Olaf Scholz wird am 17. September als erster deutscher Bundeskanzler Geschichte schreiben, wenn er zu einem Gipfeltreffen mit den fünf Staatschefs Zentralasiens reist. Ziel des Gipfels ist es, engere Beziehungen in den Bereichen Wirtschaft, Energie und Entwicklung zu schaffen.
Die Initiative unterstreicht die Bedeutung, die Deutschland den Beziehungen zu Zentralasien beimisst, insbesondere nach Russlands groß angelegtem Einmarsch in die Ukraine vom Februar 2022. Berlin wird seine eigenen Ziele in der Region eher erreichen, wenn es die Forderung nach Einhaltung von Menschenrechten und Rechtsstaatlichkeit seitens der autoritären Regierungen in Zentralasien in den Vordergrund stellt.
Der geopolitische und wirtschaftliche Kontext für engere Beziehungen zwischen Deutschland und den fünf zentralasiatischen Staaten - Kasachstan, Kirgisistan, Tadschikistan, Turkmenistan und Usbekistan - sich nach Russlands Überfall auf die Ukraine 2022 gewandelt. Für Deutschland bietet die Region nun Zugang zu alternativen Energiequellen, nachdem es zuvor stark von Russland abhängig war.
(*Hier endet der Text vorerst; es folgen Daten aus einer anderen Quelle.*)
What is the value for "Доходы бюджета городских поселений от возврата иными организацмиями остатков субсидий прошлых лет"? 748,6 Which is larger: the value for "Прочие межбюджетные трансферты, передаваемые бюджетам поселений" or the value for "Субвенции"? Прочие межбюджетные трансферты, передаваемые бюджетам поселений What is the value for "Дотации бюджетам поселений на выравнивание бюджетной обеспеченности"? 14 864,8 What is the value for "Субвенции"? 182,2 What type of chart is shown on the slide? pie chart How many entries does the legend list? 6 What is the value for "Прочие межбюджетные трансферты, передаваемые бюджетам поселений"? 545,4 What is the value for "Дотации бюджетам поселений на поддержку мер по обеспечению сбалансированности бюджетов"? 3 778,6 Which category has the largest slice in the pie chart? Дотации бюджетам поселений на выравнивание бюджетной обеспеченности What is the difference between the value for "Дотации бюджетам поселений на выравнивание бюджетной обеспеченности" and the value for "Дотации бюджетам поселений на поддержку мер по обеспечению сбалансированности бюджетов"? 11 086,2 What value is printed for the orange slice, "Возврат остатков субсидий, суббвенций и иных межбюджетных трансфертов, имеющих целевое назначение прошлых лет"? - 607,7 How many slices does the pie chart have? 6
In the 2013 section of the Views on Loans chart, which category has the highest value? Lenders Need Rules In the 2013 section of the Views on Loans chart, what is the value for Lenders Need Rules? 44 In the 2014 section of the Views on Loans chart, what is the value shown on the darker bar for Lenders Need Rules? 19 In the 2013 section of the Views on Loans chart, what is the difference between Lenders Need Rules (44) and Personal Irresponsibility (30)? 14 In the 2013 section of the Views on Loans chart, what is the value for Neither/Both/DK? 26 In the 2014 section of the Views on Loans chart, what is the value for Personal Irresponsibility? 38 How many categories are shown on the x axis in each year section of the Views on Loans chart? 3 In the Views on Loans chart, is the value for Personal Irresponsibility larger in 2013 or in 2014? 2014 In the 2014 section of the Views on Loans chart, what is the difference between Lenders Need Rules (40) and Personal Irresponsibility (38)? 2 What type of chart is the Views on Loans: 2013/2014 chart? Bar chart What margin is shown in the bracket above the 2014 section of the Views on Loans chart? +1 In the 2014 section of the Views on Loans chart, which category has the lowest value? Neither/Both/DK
Darüber hinaus hat Deutschland zusammen mit anderen Staaten der Europäischen Union versucht, Russlands Bemühungen zu vereiteln, die Wirtschaftssanktionen durch Importe über Zentralasien zu umgehen. Die zentralasiatischen Länder haben ihre Beziehungen zu Moskau zwar nicht abgebrochen, aber sie haben versucht, andere Beziehungen, wie zum Beispiel zu Deutschland, zu intensivieren, um ein Gegengewicht zu schaffen.
Der Gipfel knüpft an ein ähnliches Treffen an, das im September 2023 in Berlin stattfand. Die jetzige Veranstaltung soll dazu dienen, „diese regionale Partnerschaft mit Leben zu füllen,“ so Scholz’ Regierungssprecher. Damit die Veranstaltung glaubhaft und wirksam sein kann, muss sich Scholz auf die Verbesserung der Menschenrechte konzentrieren, die nicht nur an sich von entscheidender Bedeutung sind, sondern auch den Schlüssel zu den gemeinsamen Interessen der neuen „Partnerschaft“ bilden.
Zu den schwerwiegenden Menschenrechtsproblemen in der gesamten Region gehören unter anderem die Unterdrückung des Rechts auf Protest und freie Meinungsäußerung - auch im Internet -, Inhaftierungen von Aktivisten*innen, Folter in Gewahrsam, ein rigoroses Vorgehen gegen die Zivilgesellschaft, Gewalt gegen Frauen, Straflosigkeit für übergriffige Sicherheitskräfte sowie fehlende freie und faire Wahlen.
Darüber hinaus sind bei den vielen Themen, die die sechs Staats- und Regierungschefs im September letzten Jahres als gemeinsame Prioritäten festgelegt haben, kaum oder gar keine Fortschritte möglich, solange diese Probleme nicht angegangen werden. Es wird nicht möglich sein, mehr Investitionen aus Deutschland, eine nachhaltige Entwicklung in Zentralasien oder ernsthafte persönliche Kontakte zwischen den Partnerländern „mit Leben zu füllen“, wenn internationale Menschenrechts- und Rechtsstaatlichkeitsstandards nicht eingehalten werden.
Die Bundesregierung kann nicht so tun, als seien engere Beziehungen zu Zentralasien ohne eine deutliche Verbesserung der Menschenrechtslage in der Region möglich. Der bevorstehende Gipfel bietet die Chance, dies unmissverständlich klarzustellen.